The self-described tomboy attended Jefferson High School where she played basketball, soccer and tennis. She said she wore wrinkled jeans and a white t-shirt every day to school.
But she decided to apply for the Rose Court on a dare.
She won the nomination for her school was later crowned queen of the entire court.
“Rose Festival was more than about beauty and the crown, it was about leadership and service,” Moreland-Capuia said.
Now a mother, wife and addiction psychiatrist at the OHSU Avel Gordly Center for Healing, Dr.

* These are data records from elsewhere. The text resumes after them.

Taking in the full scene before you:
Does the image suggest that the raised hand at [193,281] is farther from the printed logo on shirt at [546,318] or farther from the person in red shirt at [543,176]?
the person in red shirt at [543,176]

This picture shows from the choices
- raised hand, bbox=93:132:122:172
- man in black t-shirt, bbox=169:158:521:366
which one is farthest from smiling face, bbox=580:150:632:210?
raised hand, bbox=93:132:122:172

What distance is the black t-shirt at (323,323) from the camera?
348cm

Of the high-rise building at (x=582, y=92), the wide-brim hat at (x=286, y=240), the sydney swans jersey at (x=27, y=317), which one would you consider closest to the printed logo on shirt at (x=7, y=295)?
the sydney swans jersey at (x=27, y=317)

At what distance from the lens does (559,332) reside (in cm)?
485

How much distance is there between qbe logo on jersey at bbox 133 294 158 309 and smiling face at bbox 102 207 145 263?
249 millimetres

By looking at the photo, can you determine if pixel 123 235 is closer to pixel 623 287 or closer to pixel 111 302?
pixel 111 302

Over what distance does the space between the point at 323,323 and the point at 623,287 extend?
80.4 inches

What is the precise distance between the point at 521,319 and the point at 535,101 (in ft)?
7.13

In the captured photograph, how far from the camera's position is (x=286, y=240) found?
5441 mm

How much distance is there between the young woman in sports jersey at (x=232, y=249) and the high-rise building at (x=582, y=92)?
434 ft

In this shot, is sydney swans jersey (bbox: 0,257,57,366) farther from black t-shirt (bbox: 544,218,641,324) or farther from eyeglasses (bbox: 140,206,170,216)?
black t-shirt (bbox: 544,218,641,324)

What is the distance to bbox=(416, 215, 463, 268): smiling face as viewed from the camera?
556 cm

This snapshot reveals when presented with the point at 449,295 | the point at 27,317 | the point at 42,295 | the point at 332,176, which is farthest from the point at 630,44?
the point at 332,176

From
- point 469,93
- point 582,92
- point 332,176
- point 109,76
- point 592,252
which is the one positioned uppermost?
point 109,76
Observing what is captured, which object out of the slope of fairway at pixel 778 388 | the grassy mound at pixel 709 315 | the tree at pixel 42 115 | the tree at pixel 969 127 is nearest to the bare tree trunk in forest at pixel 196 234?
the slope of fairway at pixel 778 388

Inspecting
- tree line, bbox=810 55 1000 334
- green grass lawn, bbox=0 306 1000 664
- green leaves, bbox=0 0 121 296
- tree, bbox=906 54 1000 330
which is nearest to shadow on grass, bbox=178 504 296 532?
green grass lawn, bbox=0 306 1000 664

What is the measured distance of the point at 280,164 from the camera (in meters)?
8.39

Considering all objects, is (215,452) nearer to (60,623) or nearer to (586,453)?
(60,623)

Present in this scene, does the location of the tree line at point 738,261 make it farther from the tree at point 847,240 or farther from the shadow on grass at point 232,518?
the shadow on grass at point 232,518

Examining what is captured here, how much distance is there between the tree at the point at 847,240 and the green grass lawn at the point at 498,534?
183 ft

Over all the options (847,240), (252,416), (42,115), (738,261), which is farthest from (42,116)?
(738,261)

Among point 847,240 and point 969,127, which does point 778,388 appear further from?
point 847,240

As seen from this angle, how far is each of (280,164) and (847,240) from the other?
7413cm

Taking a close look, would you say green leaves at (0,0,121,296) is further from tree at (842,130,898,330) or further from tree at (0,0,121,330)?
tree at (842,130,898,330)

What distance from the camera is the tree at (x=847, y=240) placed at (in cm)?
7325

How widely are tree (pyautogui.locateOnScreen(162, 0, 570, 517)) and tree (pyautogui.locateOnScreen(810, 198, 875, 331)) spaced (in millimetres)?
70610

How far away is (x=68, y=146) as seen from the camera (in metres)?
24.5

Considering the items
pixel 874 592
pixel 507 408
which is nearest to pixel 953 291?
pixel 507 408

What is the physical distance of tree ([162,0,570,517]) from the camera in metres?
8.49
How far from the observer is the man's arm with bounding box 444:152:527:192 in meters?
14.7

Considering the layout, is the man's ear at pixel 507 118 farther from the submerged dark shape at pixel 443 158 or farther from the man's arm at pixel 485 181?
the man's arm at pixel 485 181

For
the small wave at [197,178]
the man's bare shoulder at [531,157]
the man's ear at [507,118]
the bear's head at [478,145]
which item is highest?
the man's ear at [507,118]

Moreland-Capuia studied at Stanford and is also an acclaimed public speaker.
She also built a healthcare clinic in Africa.
Looking back at her Rose Festival days, Moreland-Capuia believes the program provides a wonderful opportunity for young women who may one day become future leaders.
“I think it’s improved in many ways,” she said. “I see more khakis and shirts and more and more focus on what folks bring in substance. These young women have done amazing things, they have built whole cities and have volunteered for good portions of their life. They do international work. I mean, these are some pretty powerful women who could one day take up residence on 1600 Penn Avenue.”
A royal boost
Speaking of politics, the Rose Festival helped inspire one queen to work for a top Oregon lawmaker.
Grace Neal Stratton — a graduate of Cleveland High School, athlete and National Honor Society member — was the Rose Festival Queen in 2006.
She credits her time spent on the Rose Court for helping her land a job with Sen. Ron Wyden 5 years ago.
“One of the skill sets I thought I was pretty strong in but realized I learned a lot more in the court process was my public speaking and talking with people from all different walks of life,” Stratton said.
Stratton looks back fondly on her experience with the Rose Festival.
“People were coming up and giving us their business cards for internships, for future job interests, for informational interviews,” she said. “I mean, that’s what this was really about.”
When the Rose Festival concluded and their reigns came to an end, Stratton, Moreland-Capuia and Marks all walked away with more than just scholarships and dresses.
They all said the most important gift they were given was the enduring friendships they forged with the other princesses who became like sisters.
This June, a new Rose Queen will be chosen to reign over Portland and its famous parade in a tradition that’s just as strong as the women who represent their community.
For those thinking of adding their names to Portland’s royal lineage, Bowles-Atherton has a piece of advice:
“Go for it, go for it — even if you have a little bit of doubt. What you will gain going through the process is invaluable; it can’t be replaced.”